No, the Magna Carta dates back to 1215. Our system goes back to 1867, even before that, because united Canada had parliaments. It's important to hold the government accountable not just for election promises, but also for budget appropriation votes, which represent tens of thousands of dollars in spending.
Remember that every political party has the potential to wind up in the opposition at some point or another. We know that well, and it will probably happen to you in three years' time, if not later—heaven only knows. You should not consider what we are telling you today strictly through the government lens, but also through the lens of every parliamentary participant.
There is a reason Australia brought in the reform. Its supplementary estimates are now released the same day as the budget. That prevents a waste of two very important months by all parliamentarians, including elected members of the government party who are not in cabinet. I would point out that they, too, have a mandate to protect ministerial responsibility and to hold the government accountable for its actions and decisions, particularly in budget matters, the focus of our discussion today.
By moving forward with such a major reform of our parliamentary system, which is rooted in the Westminster tradition, in other words, by allowing the supplementary estimates to be tabled on May 1, we would lose nearly two months that could have been spent conducting studies and holding ministers to account before our committees and the committee of the whole in the House of Commons, as well as during question period. With this reform, we would lose two months that could have been used to study and scrutinize the numbers, time that even ministers could have used to prepare their responses.
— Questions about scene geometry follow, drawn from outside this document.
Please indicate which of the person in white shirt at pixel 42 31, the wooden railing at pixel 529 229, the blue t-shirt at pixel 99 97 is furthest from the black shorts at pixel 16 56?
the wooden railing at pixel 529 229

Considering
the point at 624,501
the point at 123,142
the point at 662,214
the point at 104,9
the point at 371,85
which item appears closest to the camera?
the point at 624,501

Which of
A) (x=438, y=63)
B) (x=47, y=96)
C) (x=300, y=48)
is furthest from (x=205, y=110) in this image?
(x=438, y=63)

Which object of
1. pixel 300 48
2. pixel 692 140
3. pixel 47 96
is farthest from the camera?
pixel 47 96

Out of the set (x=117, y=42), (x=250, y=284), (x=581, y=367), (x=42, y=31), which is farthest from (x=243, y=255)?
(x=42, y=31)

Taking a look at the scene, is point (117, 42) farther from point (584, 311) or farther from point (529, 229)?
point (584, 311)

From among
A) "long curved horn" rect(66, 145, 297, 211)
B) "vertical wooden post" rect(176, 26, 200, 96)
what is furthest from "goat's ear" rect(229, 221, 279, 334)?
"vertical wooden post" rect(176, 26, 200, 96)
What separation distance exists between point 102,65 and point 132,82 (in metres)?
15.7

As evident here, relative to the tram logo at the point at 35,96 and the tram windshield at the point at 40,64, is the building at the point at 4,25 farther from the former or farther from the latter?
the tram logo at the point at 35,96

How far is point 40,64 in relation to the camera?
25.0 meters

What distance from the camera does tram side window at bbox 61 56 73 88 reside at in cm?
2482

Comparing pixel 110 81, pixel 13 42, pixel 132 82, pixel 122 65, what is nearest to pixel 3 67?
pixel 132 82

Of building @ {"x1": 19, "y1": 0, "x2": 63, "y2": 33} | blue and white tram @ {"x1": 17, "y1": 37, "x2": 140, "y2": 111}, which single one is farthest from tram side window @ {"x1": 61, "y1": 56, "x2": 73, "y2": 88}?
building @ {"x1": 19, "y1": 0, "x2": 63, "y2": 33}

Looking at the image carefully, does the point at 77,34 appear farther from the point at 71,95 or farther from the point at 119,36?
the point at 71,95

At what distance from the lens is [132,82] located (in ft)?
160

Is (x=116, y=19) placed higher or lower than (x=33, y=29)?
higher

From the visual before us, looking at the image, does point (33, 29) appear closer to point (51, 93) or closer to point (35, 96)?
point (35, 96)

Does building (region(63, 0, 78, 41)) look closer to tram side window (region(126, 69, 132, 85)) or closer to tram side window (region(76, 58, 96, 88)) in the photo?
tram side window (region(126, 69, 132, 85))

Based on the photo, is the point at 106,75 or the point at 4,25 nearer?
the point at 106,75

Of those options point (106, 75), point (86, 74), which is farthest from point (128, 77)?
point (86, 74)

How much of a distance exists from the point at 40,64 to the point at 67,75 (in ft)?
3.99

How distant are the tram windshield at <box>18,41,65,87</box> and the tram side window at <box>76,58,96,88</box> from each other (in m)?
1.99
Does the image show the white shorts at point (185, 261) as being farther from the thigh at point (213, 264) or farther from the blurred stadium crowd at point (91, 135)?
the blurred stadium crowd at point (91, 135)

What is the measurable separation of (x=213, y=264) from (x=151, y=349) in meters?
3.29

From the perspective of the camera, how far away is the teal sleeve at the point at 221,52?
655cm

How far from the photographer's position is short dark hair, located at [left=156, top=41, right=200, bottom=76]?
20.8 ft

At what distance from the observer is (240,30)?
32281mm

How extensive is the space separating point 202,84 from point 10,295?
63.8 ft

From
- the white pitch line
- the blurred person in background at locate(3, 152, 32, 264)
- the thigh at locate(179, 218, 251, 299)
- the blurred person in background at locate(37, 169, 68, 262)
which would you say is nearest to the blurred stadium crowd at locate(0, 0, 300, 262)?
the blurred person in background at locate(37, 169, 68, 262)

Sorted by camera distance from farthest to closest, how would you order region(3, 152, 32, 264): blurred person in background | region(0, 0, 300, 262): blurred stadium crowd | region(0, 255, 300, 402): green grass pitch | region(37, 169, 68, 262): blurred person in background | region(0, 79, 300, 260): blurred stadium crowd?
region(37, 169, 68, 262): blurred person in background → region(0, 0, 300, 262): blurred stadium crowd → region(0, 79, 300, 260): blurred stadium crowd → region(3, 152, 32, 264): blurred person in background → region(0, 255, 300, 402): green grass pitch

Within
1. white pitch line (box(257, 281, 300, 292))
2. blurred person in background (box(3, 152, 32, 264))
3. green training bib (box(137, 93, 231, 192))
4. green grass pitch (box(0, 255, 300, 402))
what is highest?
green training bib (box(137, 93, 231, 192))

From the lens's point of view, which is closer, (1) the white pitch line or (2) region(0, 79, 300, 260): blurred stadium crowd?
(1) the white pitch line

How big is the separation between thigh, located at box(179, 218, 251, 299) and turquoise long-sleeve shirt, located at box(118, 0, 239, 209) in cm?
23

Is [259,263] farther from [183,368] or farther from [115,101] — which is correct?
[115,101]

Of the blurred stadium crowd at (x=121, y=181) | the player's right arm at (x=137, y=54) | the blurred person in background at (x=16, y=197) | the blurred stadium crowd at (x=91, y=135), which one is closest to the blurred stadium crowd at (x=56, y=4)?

I was taken aback when the minister was here and told the committee that he wanted to push the date to May 1, because, in our context, it requires adjustments and a certain degree of flexibility over two or three years in order to eventually table the budget and estimates on the same day. I asked him what would be wrong with including a provision in the legislation stipulating that, in three years' time, the two documents would be tabled on the same day. He couldn't answer me. Even without such a provision, however, Australia managed, in its first year, to present both documents on the same day, without the need for adjustments or flexibility.
I'll stop there so as not to bore you, but I would like to carry on with this discussion.